AI can greatly improve productivity in cognitive jobs that involve a lot of reading, sorting, and tagging. These are often found in professional services, law firms and investment banks. Fewer man-hours are required to complete these tasks, and you can ask the AI system to look for patterns you may have missed. That said, people still use technology. There are many cases where there is an abundance of technology around us and people are somehow less productive. Humans are kind of biologically wired to consume as little energy as possible – it’s literally within our cellular structure – so I’m curious to know if this is positive for our innate sense of laziness going forward, and what that might mean.
What will artificial intelligence do to the labor market?
People ask, “will AI take my job? Or take a bunch of jobs?” But no one asks what it takes to make it true. We don’t have enough plumbers anywhere, do we? We have come a long way in medicine. You can use artificial intelligence systems with computer vision to detect anomalies. But for AI to truly replace the knowledge worker, workers themselves must undergo training to train these AI systems.
For example, medical students in certain parts of the world are offered money to sit eight hours a day and click “Yes or No” through so-called reinforcement learning with human feedback as training. But it’s a drop in the ocean in the end. It is much more productive to ask, “How will the business model change in the future?” For example, the structure of billable hourly wages must be changed in some industries.
What do C-suite executives tell you about AI and new technologies?
They are interested in fundamental discussions. Having more advanced nuanced conversations requires leaning into uncertainty. A bank CEO recently asked me how AI can reduce headcount. But if you start adopting AI as a way to just improve your bottom line by lowering wages, you’re going to run into a problem in a couple of years, if not sooner.
What should they think?
Artificial intelligence is a set of different technologies and can be used to create tools. In a few years, they will be different jobs needed, so CEOs have to be very careful about making short-term decisions because it improves the bottom line. The real opportunity is in top-level growth and figuring out where they can create new revenue streams, improve relationships and turn it into a force multiplier. That’s where most leaders should be putting their energy right now, but I don’t see that happening in any country around the world.
What are some good AI-related questions CEOs ask you?
They ask what it takes for us to be flexible versus how soon we can lay people off.
What confuses people?
At the moment, AI has become a kind of shorthand for ChatGPT. The non-technical side of organizations only talk about it as a text-based system that provides answers.
What concerns you?
After your data has been used to train a system, how do you know who owns it and how you can monetize it in the future? The real questions should be, “Where does it get its information? Am I okay with it.
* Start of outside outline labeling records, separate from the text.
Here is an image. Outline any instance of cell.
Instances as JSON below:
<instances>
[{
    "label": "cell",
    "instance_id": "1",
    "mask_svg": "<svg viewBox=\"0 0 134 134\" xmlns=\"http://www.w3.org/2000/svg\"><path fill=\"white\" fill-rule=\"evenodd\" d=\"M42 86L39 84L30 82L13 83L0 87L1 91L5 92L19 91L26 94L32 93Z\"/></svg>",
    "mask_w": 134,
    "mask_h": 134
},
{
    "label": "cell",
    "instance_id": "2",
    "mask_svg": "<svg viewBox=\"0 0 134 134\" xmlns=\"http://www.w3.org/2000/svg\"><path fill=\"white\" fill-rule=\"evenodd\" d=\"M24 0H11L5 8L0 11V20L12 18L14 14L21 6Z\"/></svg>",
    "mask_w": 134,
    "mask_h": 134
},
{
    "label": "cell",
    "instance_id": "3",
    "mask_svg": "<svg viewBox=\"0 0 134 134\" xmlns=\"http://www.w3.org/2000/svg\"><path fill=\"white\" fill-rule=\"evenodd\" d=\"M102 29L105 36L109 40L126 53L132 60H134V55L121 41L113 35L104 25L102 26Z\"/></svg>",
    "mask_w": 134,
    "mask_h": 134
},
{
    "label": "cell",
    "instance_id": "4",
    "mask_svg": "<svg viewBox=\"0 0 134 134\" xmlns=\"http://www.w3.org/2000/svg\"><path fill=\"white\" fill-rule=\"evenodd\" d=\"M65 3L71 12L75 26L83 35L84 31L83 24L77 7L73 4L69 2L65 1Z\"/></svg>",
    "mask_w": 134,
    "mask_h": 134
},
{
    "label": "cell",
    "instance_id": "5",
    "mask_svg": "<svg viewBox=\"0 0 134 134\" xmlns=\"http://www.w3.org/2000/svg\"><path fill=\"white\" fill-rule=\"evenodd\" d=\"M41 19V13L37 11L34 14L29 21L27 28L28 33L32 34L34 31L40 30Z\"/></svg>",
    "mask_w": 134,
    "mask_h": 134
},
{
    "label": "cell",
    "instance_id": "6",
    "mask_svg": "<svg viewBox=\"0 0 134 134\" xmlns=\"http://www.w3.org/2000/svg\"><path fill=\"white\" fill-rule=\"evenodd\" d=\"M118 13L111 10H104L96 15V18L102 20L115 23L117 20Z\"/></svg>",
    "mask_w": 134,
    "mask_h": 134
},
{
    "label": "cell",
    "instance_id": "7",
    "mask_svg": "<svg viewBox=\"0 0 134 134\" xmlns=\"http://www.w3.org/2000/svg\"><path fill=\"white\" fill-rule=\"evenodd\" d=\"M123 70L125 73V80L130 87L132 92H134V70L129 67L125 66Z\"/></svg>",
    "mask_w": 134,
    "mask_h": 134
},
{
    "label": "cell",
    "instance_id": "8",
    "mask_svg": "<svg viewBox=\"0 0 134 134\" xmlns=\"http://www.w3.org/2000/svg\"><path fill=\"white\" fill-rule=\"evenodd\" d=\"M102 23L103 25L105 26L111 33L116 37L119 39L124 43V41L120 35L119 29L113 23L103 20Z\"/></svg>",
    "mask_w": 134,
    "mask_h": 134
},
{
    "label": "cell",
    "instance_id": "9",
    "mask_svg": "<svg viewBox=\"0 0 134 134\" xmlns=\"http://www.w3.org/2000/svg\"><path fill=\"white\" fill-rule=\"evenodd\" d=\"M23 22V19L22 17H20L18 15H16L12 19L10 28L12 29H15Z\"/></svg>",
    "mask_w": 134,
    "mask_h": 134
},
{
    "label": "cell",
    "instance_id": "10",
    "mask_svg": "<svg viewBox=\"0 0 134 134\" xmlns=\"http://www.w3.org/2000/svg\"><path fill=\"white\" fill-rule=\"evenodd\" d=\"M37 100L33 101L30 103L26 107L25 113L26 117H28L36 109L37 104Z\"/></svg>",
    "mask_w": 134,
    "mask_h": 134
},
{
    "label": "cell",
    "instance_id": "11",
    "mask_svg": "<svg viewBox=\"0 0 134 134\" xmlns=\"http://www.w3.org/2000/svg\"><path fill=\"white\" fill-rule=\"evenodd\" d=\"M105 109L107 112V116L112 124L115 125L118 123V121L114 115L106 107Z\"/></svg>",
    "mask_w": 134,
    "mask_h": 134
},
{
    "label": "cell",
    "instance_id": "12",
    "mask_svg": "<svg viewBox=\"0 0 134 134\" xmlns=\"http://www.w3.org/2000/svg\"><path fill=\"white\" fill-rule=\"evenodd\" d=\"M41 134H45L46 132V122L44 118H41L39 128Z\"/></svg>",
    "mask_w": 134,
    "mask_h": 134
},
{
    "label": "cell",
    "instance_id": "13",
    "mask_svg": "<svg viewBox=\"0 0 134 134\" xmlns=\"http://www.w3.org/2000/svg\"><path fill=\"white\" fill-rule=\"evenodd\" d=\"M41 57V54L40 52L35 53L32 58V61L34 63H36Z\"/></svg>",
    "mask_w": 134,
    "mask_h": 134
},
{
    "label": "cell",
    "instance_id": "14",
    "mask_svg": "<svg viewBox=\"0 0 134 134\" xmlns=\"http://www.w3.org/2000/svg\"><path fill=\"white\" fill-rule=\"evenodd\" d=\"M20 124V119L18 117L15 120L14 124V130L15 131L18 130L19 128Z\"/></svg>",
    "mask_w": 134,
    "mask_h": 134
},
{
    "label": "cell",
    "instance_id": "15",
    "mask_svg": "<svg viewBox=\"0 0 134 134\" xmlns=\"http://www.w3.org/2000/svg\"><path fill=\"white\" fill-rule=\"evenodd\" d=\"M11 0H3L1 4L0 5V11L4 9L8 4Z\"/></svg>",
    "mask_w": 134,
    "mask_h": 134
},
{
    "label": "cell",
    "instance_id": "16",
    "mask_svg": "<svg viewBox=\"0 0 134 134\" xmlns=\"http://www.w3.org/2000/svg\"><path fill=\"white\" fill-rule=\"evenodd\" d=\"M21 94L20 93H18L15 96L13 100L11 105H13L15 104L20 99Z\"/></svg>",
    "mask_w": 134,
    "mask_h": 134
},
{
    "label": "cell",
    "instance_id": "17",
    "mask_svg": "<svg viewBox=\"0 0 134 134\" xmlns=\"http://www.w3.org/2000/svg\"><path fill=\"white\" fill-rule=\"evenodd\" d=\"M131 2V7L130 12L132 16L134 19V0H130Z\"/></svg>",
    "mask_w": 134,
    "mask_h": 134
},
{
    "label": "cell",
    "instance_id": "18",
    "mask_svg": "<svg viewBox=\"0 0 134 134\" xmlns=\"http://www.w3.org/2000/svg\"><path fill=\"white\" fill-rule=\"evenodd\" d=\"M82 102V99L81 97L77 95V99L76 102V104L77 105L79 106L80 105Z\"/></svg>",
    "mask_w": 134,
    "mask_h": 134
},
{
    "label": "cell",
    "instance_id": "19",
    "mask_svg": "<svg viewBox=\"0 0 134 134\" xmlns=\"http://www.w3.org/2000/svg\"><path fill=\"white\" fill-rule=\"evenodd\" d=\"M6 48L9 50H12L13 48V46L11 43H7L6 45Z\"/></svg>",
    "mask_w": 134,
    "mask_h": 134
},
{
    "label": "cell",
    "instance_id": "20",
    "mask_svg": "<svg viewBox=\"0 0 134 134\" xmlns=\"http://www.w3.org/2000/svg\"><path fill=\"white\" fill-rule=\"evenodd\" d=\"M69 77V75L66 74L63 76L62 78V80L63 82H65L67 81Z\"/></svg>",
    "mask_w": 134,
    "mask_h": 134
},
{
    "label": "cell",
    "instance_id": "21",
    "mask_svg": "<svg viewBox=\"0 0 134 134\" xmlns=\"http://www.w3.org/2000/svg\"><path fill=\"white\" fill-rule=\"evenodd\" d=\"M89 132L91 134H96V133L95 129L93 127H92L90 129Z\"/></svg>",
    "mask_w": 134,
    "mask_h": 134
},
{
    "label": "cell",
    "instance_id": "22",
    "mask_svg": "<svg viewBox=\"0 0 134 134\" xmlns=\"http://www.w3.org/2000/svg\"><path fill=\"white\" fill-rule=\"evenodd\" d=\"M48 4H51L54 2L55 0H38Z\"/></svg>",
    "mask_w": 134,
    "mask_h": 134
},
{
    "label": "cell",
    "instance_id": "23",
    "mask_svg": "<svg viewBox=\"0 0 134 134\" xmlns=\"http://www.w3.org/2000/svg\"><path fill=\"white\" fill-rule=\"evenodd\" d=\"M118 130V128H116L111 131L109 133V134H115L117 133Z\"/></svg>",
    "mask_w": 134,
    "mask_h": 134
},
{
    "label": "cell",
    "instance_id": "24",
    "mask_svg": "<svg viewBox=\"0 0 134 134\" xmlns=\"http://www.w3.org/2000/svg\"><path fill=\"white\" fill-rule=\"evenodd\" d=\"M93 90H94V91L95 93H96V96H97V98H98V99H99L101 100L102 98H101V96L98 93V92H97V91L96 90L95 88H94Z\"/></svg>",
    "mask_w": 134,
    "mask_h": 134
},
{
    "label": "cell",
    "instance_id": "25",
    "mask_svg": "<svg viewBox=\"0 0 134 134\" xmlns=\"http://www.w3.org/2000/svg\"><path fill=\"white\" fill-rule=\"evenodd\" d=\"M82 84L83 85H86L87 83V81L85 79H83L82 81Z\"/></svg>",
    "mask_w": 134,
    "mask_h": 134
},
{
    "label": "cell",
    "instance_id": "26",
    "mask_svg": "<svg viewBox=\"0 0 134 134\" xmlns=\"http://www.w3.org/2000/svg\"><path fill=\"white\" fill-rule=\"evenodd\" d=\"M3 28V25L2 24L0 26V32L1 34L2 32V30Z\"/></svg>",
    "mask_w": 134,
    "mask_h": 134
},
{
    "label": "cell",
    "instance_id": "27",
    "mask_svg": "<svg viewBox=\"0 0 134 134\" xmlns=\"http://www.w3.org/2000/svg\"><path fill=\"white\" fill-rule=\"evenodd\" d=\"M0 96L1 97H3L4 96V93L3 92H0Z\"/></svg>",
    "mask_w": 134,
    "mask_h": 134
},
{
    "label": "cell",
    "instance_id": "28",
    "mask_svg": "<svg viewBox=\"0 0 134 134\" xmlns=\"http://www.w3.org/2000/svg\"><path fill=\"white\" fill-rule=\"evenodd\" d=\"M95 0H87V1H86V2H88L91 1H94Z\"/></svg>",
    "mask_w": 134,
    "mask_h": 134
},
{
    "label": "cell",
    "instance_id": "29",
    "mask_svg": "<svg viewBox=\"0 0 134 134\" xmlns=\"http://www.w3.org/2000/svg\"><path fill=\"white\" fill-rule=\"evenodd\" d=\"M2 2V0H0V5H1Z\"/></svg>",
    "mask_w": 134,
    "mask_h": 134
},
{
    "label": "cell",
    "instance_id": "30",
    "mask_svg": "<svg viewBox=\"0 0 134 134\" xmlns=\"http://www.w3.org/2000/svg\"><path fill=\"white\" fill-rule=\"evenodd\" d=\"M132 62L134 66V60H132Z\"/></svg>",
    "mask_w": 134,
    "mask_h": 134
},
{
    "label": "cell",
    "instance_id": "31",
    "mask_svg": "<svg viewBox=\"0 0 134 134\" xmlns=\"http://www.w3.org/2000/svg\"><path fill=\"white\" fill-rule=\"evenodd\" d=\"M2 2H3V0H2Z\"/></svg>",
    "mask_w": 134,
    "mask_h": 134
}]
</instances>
Do I trust it?” Once you hand over your archive and let it be used to train an AI system, you can’t get it back out.
What next?
Multimodal. This is an artificial intelligence system that can do multiple things at once. Utilize different forms of logic, reasoning and analysis. So it can be used for more complex challenges or decision points that a manager might face during the day, provided there is enough context.
Do you have interesting examples where you have tested AI?
I was a keynote speaker at a major financial services conference, and before my panel was loan syndication, which was far outside my area of expertise. I copied and pasted the description of the show and panelists into a few AI chat tools and asked each system to hold a panel and tell me what insights it would have. Aside from the diagrams, charts, and linguistic reflections that each person brought, there really wasn’t a discernible difference to the actual panel.